Rewrite the rows below with every instance of "camera" replaced by "viewer" and everything else left unchanged. Omit the pictures from your answer.

══ PROVIDED ENTRIES ══

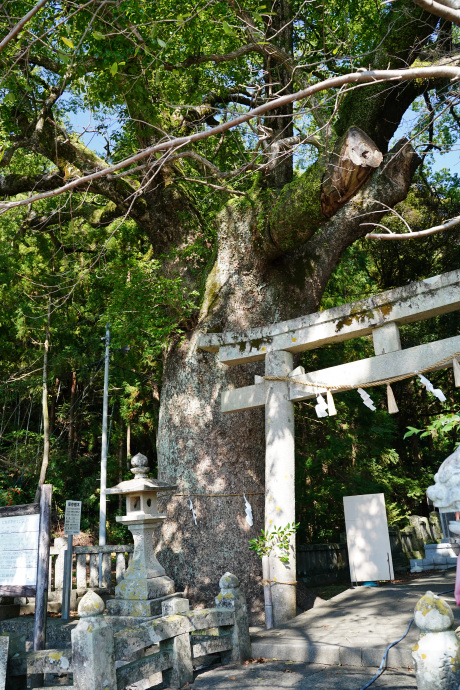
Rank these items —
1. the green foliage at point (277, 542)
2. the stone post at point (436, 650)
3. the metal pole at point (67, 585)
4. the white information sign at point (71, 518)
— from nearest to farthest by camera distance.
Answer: the stone post at point (436, 650) → the green foliage at point (277, 542) → the metal pole at point (67, 585) → the white information sign at point (71, 518)

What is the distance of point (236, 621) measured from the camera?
555cm

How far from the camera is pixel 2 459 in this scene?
15.2m

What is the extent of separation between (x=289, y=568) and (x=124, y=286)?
4576 mm

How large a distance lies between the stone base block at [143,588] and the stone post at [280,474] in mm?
1231

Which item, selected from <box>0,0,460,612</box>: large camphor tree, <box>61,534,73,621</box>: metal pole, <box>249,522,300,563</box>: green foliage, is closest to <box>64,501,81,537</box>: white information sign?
<box>61,534,73,621</box>: metal pole

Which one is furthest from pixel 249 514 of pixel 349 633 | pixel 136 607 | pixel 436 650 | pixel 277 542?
pixel 436 650

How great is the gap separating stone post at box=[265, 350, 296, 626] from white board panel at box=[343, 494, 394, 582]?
2328 millimetres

═══

THE ANSWER =
Rank these items —
1. the green foliage at point (277, 542)
2. the stone post at point (436, 650)
3. the metal pole at point (67, 585)
4. the white information sign at point (71, 518)
— from nearest to farthest by viewer distance.
Answer: the stone post at point (436, 650) → the green foliage at point (277, 542) → the metal pole at point (67, 585) → the white information sign at point (71, 518)

What is the distance of point (236, 621) measured from the viewer?
555cm

How far from the viewer is pixel 2 459 in this scene?
15.2m

What is the extent of separation between (x=289, y=568) and (x=124, y=286)?
4576 mm

How large a distance lies between the stone base block at [143,588] and the stone post at [280,474] in mm?
1231

Which item, selected from <box>0,0,460,612</box>: large camphor tree, <box>61,534,73,621</box>: metal pole, <box>249,522,300,563</box>: green foliage, is closest to <box>64,501,81,537</box>: white information sign?
<box>61,534,73,621</box>: metal pole

Which one is furthest from pixel 249 514 of pixel 349 633 | pixel 136 607 | pixel 436 650 | pixel 277 542?
pixel 436 650

How great is the gap separating stone post at box=[265, 350, 296, 626] from white board panel at box=[343, 494, 394, 582]?
2328 millimetres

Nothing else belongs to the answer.